Neste momento, uma comissão com representantes das entidades e dos trabalhadores foram recebidos pela Secretaria Municipal de Saúde, sendo decidida pela criação de um Grupo de Trabalho para apresentar as questões relacionadas aos pisos salariais nacionais.



Vlamir Lima denuncia a contradição do recorde de arrecadação e a precarização imposta à da vida dos servidores

 

Vlamir Lima, secretário de Comunicação do Sindsep, falou da contradição existente entre os recordes de arrecadação nos níveis nacional, estadual e municipal, com a miséria e os desmontes dos serviços públicos. “Os governos batem recorde de arrecadação, enquanto milhares passam fome, morando nas ruas, e não tem políticas públicas para atendê-los. Os preços subiram, por isso, o dinheiro em caixa.” Lima, ainda, lembrou da situação do Nível Básico e Médio, em que a maior parte dos trabalhadores não tiveram ganhos reais com os subsídios nos salários.
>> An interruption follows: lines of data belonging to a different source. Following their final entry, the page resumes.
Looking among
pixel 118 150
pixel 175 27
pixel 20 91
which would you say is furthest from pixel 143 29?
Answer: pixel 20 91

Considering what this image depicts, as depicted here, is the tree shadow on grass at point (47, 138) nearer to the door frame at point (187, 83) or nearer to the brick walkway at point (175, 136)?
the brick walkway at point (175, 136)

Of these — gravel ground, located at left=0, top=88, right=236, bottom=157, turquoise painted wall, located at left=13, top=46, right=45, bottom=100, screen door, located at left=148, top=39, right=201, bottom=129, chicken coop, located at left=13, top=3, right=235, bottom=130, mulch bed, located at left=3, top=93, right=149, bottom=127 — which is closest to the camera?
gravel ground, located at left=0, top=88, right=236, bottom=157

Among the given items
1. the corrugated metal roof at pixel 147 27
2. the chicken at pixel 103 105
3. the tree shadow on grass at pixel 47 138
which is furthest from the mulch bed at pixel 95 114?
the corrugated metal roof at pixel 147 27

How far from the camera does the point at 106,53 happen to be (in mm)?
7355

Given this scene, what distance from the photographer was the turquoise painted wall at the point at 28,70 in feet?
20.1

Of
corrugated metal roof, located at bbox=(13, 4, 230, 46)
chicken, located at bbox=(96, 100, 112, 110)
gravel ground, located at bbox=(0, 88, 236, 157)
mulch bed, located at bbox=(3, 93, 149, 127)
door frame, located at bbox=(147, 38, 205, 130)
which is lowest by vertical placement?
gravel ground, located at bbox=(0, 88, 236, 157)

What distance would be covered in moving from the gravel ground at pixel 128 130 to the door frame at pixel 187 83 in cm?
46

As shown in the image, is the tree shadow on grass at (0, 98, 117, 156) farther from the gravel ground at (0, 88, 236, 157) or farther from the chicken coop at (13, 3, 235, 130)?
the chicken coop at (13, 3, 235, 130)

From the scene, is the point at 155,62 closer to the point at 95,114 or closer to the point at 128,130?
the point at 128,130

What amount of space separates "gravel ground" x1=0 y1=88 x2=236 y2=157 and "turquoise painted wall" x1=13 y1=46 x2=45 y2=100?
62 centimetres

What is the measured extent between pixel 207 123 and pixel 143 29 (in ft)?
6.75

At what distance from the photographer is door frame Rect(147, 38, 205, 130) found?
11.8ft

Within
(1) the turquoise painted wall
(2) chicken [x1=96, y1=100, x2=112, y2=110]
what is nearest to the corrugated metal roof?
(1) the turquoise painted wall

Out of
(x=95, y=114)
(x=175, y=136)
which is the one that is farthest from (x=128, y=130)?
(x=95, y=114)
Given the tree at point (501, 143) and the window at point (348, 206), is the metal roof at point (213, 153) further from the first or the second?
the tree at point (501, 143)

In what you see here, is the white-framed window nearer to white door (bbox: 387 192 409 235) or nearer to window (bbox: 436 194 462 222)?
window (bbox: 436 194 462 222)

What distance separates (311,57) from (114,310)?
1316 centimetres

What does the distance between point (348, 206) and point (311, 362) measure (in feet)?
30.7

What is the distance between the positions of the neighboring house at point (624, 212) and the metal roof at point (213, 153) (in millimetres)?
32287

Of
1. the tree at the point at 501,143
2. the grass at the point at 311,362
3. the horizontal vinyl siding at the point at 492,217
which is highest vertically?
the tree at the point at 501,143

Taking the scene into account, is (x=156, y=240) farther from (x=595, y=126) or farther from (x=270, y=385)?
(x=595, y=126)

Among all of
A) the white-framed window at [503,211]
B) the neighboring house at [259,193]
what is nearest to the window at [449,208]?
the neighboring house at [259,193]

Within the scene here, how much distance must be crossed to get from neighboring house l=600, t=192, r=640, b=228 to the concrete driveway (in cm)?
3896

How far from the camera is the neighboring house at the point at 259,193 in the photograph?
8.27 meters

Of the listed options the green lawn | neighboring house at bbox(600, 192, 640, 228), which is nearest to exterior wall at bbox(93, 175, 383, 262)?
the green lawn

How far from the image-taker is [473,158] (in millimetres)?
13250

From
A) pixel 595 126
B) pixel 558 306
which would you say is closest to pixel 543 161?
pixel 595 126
Os presentes saíram em caminhada em direção ao gabinete do Prefeito, em que as entidades seriam recebidos pela Secretaria Municipal de Gestão. Chegando no Viaduto do Chá, o ato continuou enquanto a reunião com a Gestão acontecia. João Gabriel trouxe o que foi debatido, além do chamado para os próximos passos de luta.




Agentes de Endemias, que estiveram presentes em peso, cobraram por valorização salarial

 


Segundo ele, o que foi levado para o governo na reunião foi que “nós queremos que o governo apresente um substitutivo ao projeto, com melhorias nas tabelas, que todos os pisos sejam respeitados e que não tenham nenhuma alteração em nossas carreiras.” João frisou a importância do ato e que conseguimos abrir negociação com o governo, sendo recebidos, e deixando claro que não aceitamos o projeto apresentado na Câmara, pois dividem a categoria, com ganhos para alguns e perdas para outros, mexem com as carreiras e não respeitam os pisos das categorias.
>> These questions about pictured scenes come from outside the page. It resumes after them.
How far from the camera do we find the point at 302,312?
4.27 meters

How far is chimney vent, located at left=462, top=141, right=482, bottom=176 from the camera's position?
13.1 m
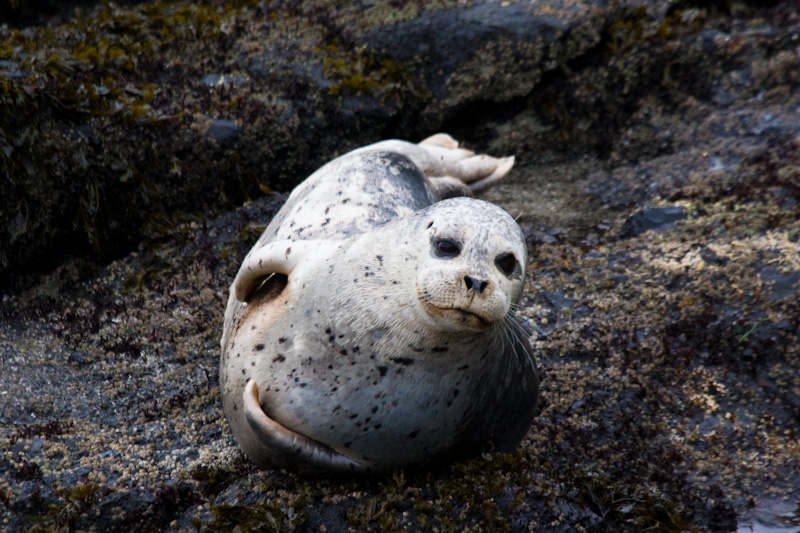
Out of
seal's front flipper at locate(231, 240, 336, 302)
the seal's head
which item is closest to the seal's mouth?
the seal's head

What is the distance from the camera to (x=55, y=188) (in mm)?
5027

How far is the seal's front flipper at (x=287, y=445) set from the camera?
325 centimetres

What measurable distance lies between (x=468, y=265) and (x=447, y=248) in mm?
136

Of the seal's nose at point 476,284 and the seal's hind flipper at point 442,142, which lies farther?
the seal's hind flipper at point 442,142

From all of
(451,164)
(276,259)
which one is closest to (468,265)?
(276,259)

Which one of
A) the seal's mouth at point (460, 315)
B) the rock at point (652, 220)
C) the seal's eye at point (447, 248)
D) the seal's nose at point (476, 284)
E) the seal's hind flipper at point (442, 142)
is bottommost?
the rock at point (652, 220)

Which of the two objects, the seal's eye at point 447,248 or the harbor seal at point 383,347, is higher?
the seal's eye at point 447,248

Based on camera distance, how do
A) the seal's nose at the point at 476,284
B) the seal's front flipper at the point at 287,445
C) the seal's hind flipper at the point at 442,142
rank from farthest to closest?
the seal's hind flipper at the point at 442,142, the seal's front flipper at the point at 287,445, the seal's nose at the point at 476,284

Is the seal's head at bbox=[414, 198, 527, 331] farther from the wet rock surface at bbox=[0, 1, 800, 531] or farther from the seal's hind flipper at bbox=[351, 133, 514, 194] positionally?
the seal's hind flipper at bbox=[351, 133, 514, 194]

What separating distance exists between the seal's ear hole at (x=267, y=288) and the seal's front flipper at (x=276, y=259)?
2.1 inches

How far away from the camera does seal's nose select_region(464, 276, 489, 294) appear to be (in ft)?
9.57

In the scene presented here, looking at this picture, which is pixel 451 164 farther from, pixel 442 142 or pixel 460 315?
pixel 460 315

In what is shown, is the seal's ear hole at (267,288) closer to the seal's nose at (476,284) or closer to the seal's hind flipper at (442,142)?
the seal's nose at (476,284)

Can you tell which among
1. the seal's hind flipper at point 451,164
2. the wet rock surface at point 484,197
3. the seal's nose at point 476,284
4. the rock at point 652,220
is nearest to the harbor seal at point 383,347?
the seal's nose at point 476,284
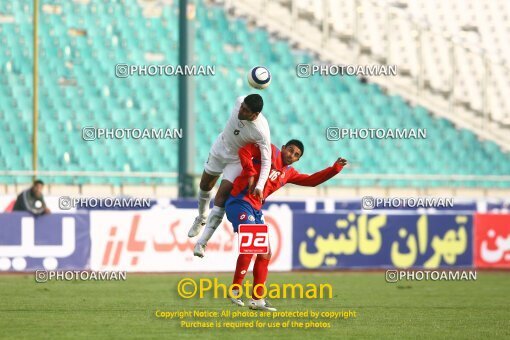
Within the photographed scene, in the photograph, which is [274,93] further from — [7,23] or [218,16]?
[7,23]

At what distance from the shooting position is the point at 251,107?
1130 cm

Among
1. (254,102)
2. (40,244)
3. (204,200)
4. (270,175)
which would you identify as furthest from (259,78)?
(40,244)

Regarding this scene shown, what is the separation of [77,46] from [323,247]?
28.0 ft

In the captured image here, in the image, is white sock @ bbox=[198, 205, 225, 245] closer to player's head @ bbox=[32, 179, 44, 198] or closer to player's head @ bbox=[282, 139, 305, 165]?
player's head @ bbox=[282, 139, 305, 165]

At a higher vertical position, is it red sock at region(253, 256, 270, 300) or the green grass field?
red sock at region(253, 256, 270, 300)

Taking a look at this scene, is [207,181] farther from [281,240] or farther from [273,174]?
[281,240]

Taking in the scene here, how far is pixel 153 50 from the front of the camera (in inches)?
1038

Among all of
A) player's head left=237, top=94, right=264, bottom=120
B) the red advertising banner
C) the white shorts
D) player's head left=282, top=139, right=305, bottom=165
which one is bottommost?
the red advertising banner

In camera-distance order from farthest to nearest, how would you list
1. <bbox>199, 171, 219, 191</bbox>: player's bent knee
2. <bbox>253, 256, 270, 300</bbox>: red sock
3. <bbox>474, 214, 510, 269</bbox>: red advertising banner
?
<bbox>474, 214, 510, 269</bbox>: red advertising banner < <bbox>199, 171, 219, 191</bbox>: player's bent knee < <bbox>253, 256, 270, 300</bbox>: red sock

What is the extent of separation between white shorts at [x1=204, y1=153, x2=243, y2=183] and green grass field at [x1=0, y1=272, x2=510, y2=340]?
4.88 feet

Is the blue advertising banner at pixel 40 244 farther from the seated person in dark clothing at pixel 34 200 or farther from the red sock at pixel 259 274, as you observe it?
the red sock at pixel 259 274

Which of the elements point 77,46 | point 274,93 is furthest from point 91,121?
point 274,93

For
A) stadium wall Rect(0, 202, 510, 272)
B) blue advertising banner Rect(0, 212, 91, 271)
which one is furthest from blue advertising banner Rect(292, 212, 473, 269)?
blue advertising banner Rect(0, 212, 91, 271)

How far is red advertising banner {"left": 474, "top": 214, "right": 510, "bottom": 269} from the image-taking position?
21.8 m
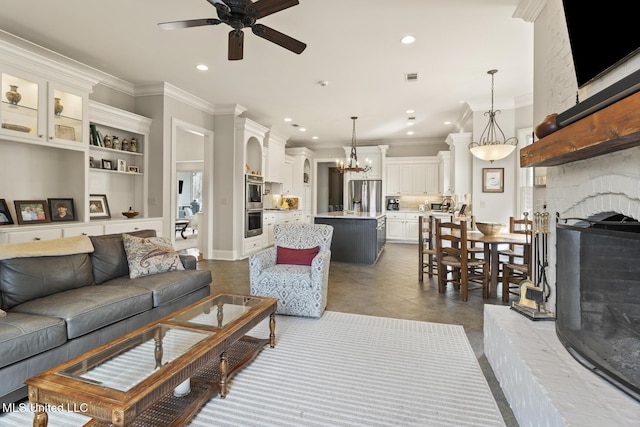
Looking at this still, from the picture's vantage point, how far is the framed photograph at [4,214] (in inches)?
144

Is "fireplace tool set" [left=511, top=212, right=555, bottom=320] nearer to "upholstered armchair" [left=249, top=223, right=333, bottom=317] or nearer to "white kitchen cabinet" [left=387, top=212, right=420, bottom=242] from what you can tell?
"upholstered armchair" [left=249, top=223, right=333, bottom=317]

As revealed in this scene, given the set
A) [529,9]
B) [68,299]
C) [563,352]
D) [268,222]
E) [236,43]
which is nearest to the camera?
[563,352]

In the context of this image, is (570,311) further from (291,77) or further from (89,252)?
(291,77)

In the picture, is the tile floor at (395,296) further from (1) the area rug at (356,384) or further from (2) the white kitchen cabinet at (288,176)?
(2) the white kitchen cabinet at (288,176)

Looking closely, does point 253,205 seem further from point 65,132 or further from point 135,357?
point 135,357

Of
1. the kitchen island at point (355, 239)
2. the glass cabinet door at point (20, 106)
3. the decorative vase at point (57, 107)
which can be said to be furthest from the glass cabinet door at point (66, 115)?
the kitchen island at point (355, 239)

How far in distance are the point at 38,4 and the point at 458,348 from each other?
4913 millimetres

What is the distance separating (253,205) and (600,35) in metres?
5.97

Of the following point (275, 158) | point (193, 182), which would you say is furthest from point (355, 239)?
point (193, 182)

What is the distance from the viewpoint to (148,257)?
3096 mm

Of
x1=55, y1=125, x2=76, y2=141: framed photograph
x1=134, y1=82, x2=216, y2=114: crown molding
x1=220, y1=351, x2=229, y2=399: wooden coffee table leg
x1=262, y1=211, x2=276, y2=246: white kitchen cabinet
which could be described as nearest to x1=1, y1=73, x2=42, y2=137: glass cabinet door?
x1=55, y1=125, x2=76, y2=141: framed photograph

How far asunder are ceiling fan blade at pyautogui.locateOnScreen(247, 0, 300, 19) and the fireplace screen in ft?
7.67

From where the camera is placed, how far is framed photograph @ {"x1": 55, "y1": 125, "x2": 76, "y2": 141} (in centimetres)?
400

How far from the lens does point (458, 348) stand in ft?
8.68
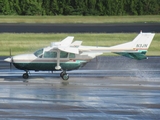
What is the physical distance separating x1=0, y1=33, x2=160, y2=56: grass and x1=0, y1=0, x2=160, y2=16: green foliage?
23664 millimetres

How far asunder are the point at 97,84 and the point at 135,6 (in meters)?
46.9

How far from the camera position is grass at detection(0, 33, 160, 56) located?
1407 inches

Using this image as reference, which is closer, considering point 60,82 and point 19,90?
point 19,90

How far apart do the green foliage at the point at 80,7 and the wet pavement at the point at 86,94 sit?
3743 centimetres

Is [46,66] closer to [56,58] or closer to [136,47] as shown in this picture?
[56,58]

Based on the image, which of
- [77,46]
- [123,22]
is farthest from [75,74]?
[123,22]

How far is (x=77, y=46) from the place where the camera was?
77.8ft

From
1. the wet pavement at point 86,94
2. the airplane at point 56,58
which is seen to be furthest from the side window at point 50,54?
the wet pavement at point 86,94

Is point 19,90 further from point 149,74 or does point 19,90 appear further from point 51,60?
point 149,74

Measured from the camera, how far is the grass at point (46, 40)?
3575 centimetres

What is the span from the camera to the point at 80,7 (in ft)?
219

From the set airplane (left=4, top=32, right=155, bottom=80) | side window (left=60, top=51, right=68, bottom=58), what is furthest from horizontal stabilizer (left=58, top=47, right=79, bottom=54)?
side window (left=60, top=51, right=68, bottom=58)

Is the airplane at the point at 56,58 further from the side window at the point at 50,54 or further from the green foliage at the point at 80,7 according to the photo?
the green foliage at the point at 80,7

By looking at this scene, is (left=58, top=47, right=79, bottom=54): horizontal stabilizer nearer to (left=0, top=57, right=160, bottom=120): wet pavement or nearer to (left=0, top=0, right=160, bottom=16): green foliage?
(left=0, top=57, right=160, bottom=120): wet pavement
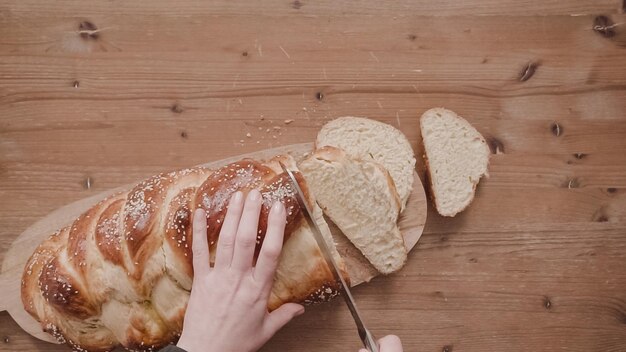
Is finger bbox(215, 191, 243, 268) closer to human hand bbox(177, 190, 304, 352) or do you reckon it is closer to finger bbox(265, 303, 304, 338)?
human hand bbox(177, 190, 304, 352)

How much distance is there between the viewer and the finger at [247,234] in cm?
147

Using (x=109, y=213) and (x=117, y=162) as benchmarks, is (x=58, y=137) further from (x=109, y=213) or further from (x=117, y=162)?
(x=109, y=213)

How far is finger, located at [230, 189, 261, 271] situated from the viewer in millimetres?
1470

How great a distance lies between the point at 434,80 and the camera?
190cm

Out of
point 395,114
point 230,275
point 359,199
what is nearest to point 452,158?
point 395,114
Portanto, no dia 27 de julho, teremos uma assembleia (com data e local a definir) para decidir os próximos passos de luta, visando pressionar e adequar o PL 428/22 a o que o funcionalismo realmente precisa: valorização e respeito. Neste momento, vamos construir a mobilização com responsabilidade e estratégia, lembrando das lutas e conquistas da categoria, que foram alcançadas graças às mobilizações e a presença nas ruas.